SUPPLIED MATERIAL:

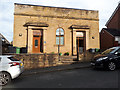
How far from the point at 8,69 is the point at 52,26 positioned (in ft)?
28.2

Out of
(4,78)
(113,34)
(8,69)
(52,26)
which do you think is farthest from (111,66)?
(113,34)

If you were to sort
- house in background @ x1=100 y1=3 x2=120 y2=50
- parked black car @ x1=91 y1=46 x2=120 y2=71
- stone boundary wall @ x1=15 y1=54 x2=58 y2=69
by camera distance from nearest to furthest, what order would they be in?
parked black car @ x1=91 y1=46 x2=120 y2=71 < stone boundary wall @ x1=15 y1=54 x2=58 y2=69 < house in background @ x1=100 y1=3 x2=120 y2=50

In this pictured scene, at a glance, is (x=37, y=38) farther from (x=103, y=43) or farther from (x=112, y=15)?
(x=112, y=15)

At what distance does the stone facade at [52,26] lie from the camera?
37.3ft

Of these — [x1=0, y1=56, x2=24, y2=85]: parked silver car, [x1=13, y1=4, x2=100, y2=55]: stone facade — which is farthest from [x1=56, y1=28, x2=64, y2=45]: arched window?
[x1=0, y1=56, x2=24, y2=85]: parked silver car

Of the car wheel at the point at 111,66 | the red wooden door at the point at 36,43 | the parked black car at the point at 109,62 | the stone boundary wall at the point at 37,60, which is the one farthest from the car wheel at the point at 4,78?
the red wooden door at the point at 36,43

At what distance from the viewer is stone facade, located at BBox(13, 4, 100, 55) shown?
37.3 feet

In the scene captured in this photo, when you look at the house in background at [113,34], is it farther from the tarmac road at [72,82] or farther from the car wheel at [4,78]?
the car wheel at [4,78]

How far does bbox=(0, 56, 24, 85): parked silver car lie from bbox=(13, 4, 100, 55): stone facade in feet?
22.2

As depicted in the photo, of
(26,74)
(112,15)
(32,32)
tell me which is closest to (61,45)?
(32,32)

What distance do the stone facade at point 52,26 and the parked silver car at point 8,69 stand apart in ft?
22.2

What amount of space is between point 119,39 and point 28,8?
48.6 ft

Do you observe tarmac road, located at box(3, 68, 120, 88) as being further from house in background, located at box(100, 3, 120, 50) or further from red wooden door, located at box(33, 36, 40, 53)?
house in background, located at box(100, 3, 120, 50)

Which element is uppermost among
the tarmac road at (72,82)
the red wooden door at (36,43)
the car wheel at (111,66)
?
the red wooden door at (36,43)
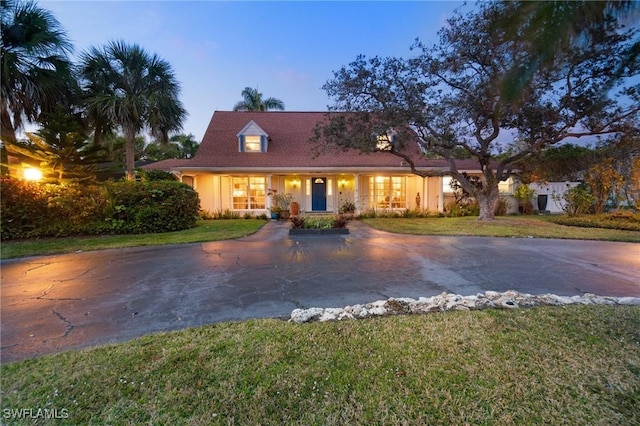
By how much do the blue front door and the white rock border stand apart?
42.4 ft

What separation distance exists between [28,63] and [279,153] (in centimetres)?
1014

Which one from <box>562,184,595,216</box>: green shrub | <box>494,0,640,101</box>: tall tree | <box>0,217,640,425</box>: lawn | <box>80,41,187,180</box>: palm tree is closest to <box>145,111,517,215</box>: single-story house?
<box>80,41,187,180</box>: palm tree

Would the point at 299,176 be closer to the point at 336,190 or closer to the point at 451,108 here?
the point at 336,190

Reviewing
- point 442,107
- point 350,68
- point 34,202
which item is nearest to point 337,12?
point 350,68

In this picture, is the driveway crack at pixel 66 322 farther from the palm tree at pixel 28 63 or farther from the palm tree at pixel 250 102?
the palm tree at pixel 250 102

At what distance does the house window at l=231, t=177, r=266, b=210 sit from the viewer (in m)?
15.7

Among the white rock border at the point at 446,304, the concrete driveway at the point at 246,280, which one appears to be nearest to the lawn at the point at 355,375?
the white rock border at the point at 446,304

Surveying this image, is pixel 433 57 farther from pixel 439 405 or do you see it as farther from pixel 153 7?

DIRECTION: Please return all of the data above line for line, with no changes, and leave the pictures out.

SOLUTION TO THIS TASK:
How far from the point at 8,69 is the point at 52,26 positioned (in ft)?
28.2

Out of
(4,78)
(113,34)
(8,69)
(52,26)
which do you think is farthest from (111,66)?
(113,34)

If you were to sort
- house in background @ x1=100 y1=3 x2=120 y2=50
- parked black car @ x1=91 y1=46 x2=120 y2=71
- stone boundary wall @ x1=15 y1=54 x2=58 y2=69
by camera distance from nearest to furthest, what order would they be in?
parked black car @ x1=91 y1=46 x2=120 y2=71 < stone boundary wall @ x1=15 y1=54 x2=58 y2=69 < house in background @ x1=100 y1=3 x2=120 y2=50

In this pictured scene, at a glance, is (x=37, y=38) farther from (x=103, y=43) or farther from (x=112, y=15)?
(x=112, y=15)

At what distance does the stone facade at [52,26] lie from the camera?
37.3ft

Of these — [x1=0, y1=56, x2=24, y2=85]: parked silver car, [x1=13, y1=4, x2=100, y2=55]: stone facade — which is farthest from [x1=56, y1=28, x2=64, y2=45]: arched window?
[x1=0, y1=56, x2=24, y2=85]: parked silver car

Of the car wheel at the point at 111,66 | the red wooden door at the point at 36,43 | the parked black car at the point at 109,62 | the stone boundary wall at the point at 37,60, which is the one farthest from the car wheel at the point at 4,78?
the red wooden door at the point at 36,43

At what distance from the viewer is stone facade, located at BBox(13, 4, 100, 55) shown?
37.3 feet

In the scene captured in this photo, when you look at the house in background at [113,34], is it farther from the tarmac road at [72,82] or farther from the car wheel at [4,78]?
the car wheel at [4,78]

How far does bbox=(0, 56, 24, 85): parked silver car lie from bbox=(13, 4, 100, 55): stone facade in feet?
22.2

As depicted in the photo, of
(26,74)
(112,15)
(32,32)
tell me which is closest to (61,45)?
(32,32)

What distance do the stone facade at point 52,26 and the parked silver car at point 8,69 stand apart in ft?
22.2

What amount of space is between point 119,39 and point 28,8?
48.6 ft

Do you observe tarmac road, located at box(3, 68, 120, 88) as being further from house in background, located at box(100, 3, 120, 50) or further from red wooden door, located at box(33, 36, 40, 53)?
house in background, located at box(100, 3, 120, 50)

Which element is uppermost among
the tarmac road at (72,82)
the red wooden door at (36,43)
the car wheel at (111,66)
?
the red wooden door at (36,43)
By how much do the blue front door and the white rock border stand apart?
42.4 ft

What separation distance exists between [28,63] and [279,153] (in centimetres)?
1014

Which one from <box>562,184,595,216</box>: green shrub | <box>494,0,640,101</box>: tall tree | <box>0,217,640,425</box>: lawn | <box>80,41,187,180</box>: palm tree is closest to <box>145,111,517,215</box>: single-story house?
<box>80,41,187,180</box>: palm tree

Would the point at 299,176 be closer to the point at 336,190 or closer to the point at 451,108 here?
the point at 336,190

Reviewing
- point 442,107
- point 350,68
- point 34,202
which item is nearest to point 337,12?
point 350,68

In this picture, is the driveway crack at pixel 66 322 farther from the palm tree at pixel 28 63 or farther from the palm tree at pixel 250 102?
the palm tree at pixel 250 102

At what distance does the house window at l=231, t=177, r=266, b=210 sit from the viewer (in m)?
15.7

Among the white rock border at the point at 446,304, the concrete driveway at the point at 246,280, which one appears to be nearest to the lawn at the point at 355,375?
the white rock border at the point at 446,304

Surveying this image, is pixel 433 57 farther from pixel 439 405 or do you see it as farther from pixel 153 7?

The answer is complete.